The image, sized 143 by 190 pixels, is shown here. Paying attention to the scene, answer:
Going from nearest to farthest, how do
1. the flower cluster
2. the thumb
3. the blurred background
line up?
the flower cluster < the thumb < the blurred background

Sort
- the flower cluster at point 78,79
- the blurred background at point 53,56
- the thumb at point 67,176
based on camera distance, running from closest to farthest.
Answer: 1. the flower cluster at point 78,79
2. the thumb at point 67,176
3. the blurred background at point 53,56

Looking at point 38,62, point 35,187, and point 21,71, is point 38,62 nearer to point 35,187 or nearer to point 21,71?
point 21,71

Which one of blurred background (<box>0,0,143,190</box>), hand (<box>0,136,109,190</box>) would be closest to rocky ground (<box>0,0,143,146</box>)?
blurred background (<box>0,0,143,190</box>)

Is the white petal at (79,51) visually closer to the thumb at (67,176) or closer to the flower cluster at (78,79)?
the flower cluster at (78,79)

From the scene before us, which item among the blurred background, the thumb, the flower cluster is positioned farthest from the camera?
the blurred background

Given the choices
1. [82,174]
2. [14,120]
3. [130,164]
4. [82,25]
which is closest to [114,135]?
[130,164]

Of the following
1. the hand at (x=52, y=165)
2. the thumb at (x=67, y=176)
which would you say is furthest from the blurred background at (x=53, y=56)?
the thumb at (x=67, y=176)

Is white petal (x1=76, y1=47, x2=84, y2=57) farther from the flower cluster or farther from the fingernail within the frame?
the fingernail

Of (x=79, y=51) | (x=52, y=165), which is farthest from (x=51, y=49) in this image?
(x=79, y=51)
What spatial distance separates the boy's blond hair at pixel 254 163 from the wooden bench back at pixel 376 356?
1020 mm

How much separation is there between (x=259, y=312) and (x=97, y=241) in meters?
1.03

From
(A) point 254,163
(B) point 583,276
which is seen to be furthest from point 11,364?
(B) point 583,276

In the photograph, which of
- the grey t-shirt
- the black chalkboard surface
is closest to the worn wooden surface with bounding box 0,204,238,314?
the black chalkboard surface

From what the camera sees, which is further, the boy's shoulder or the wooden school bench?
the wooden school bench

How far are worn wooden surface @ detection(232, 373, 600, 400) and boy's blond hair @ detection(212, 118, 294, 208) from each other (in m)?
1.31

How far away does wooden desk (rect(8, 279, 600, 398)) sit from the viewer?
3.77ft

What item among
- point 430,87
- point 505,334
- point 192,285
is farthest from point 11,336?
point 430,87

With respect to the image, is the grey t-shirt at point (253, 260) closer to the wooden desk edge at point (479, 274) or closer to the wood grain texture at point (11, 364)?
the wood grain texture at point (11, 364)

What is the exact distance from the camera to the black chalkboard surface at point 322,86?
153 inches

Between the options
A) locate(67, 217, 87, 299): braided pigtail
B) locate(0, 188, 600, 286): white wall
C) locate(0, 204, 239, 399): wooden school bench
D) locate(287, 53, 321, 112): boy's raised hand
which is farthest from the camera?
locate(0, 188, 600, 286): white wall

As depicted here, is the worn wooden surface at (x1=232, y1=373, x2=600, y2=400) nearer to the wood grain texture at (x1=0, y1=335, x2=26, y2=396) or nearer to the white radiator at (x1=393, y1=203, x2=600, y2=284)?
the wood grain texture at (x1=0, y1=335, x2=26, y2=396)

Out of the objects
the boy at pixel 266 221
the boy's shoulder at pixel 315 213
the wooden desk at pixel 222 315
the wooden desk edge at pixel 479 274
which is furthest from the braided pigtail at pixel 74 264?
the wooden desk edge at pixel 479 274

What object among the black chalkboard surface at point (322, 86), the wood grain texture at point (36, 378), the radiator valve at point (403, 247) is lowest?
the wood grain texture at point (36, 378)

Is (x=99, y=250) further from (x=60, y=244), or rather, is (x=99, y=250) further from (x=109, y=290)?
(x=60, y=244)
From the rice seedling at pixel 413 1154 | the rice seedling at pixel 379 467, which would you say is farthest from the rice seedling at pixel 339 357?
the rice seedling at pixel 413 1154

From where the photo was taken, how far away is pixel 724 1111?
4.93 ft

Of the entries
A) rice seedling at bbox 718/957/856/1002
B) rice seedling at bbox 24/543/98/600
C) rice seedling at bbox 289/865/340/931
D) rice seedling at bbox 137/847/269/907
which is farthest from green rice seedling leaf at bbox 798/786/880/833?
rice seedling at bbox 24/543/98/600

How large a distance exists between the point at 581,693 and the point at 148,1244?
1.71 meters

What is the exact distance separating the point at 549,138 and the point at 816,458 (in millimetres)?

---+---

# TASK GOAL
Restate each of the entries above verbatim.

# WRITTEN ANSWER
The image, sized 143 by 190 pixels, is shown here. Paying attention to the scene, answer:
Going from nearest to farthest, how do
1. the flower cluster
2. the thumb
3. the blurred background
line up?
the flower cluster < the thumb < the blurred background

Sort
- the flower cluster at point 78,79
- the blurred background at point 53,56
- the thumb at point 67,176
based on camera distance, running from closest to farthest.
Answer: 1. the flower cluster at point 78,79
2. the thumb at point 67,176
3. the blurred background at point 53,56

Looking at point 38,62, point 35,187, and point 21,71, is point 38,62 nearer to point 35,187 or nearer to point 21,71?
point 21,71

Which one of blurred background (<box>0,0,143,190</box>), hand (<box>0,136,109,190</box>) would be closest to rocky ground (<box>0,0,143,146</box>)?
blurred background (<box>0,0,143,190</box>)

Is the white petal at (79,51) visually closer to the thumb at (67,176) or closer to the flower cluster at (78,79)?
the flower cluster at (78,79)

From the scene before us, which item among the blurred background, the thumb, the flower cluster is positioned farthest from the camera?
the blurred background

Given the choices
1. [82,174]
2. [14,120]
3. [130,164]
4. [82,25]
which is closest to [114,135]?
[130,164]

Of the following
1. the hand at (x=52, y=165)
2. the thumb at (x=67, y=176)
which would you say is furthest from the blurred background at (x=53, y=56)?
the thumb at (x=67, y=176)

Is white petal (x1=76, y1=47, x2=84, y2=57) farther from the flower cluster or farther from the fingernail within the frame?
the fingernail

Of (x=79, y=51) | (x=52, y=165), which is farthest from (x=51, y=49) in this image?
(x=79, y=51)
What spatial distance separates the boy's blond hair at pixel 254 163 from the wooden bench back at pixel 376 356?
1020 mm

How much separation is there between (x=259, y=312) and (x=97, y=241) in meters?
1.03

From
(A) point 254,163
(B) point 583,276
which is seen to be furthest from point 11,364?
(B) point 583,276

In the photograph, which of
- the grey t-shirt
- the black chalkboard surface
is closest to the worn wooden surface with bounding box 0,204,238,314?
the black chalkboard surface

From what the camera sees, which is further, the boy's shoulder or the wooden school bench?
the wooden school bench

How far are worn wooden surface @ detection(232, 373, 600, 400) and boy's blond hair @ detection(212, 118, 294, 208) from each other (in m)?
1.31

How far away does wooden desk (rect(8, 279, 600, 398)) sit from the viewer?
3.77ft

What item among
- point 430,87
- point 505,334
- point 192,285
is farthest from point 11,336?
point 430,87

With respect to the image, is the grey t-shirt at point (253, 260) closer to the wooden desk edge at point (479, 274) or closer to the wood grain texture at point (11, 364)?
the wood grain texture at point (11, 364)

What is the exact distance from the camera to the black chalkboard surface at point 322,86?
153 inches

Between the options
A) locate(67, 217, 87, 299): braided pigtail
B) locate(0, 188, 600, 286): white wall
C) locate(0, 204, 239, 399): wooden school bench
D) locate(287, 53, 321, 112): boy's raised hand
which is farthest from the camera?
locate(0, 188, 600, 286): white wall

As depicted here, is the worn wooden surface at (x1=232, y1=373, x2=600, y2=400) nearer to the wood grain texture at (x1=0, y1=335, x2=26, y2=396) or nearer to the white radiator at (x1=393, y1=203, x2=600, y2=284)?
the wood grain texture at (x1=0, y1=335, x2=26, y2=396)

Out of the objects
the boy at pixel 266 221
the boy's shoulder at pixel 315 213
the wooden desk at pixel 222 315
the wooden desk edge at pixel 479 274
which is furthest from the braided pigtail at pixel 74 264?
the wooden desk edge at pixel 479 274

What object among the black chalkboard surface at point (322, 86), the wood grain texture at point (36, 378), the radiator valve at point (403, 247) is lowest?
the wood grain texture at point (36, 378)

Is (x=99, y=250) further from (x=60, y=244), or rather, is (x=99, y=250) further from (x=109, y=290)?
(x=60, y=244)
From the rice seedling at pixel 413 1154 | the rice seedling at pixel 379 467, which would you say is farthest from the rice seedling at pixel 339 357?
the rice seedling at pixel 413 1154

From where the photo was taken, how far away is pixel 724 1111?
4.93 ft

Of the entries
A) rice seedling at bbox 718/957/856/1002
B) rice seedling at bbox 24/543/98/600
C) rice seedling at bbox 289/865/340/931
D) rice seedling at bbox 137/847/269/907
which is farthest from green rice seedling leaf at bbox 798/786/880/833?
rice seedling at bbox 24/543/98/600

How large a distance exists between the point at 581,693 and the point at 148,1244?
1.71 meters

What is the exact distance separating the point at 549,138 and the point at 816,458 (in millimetres)?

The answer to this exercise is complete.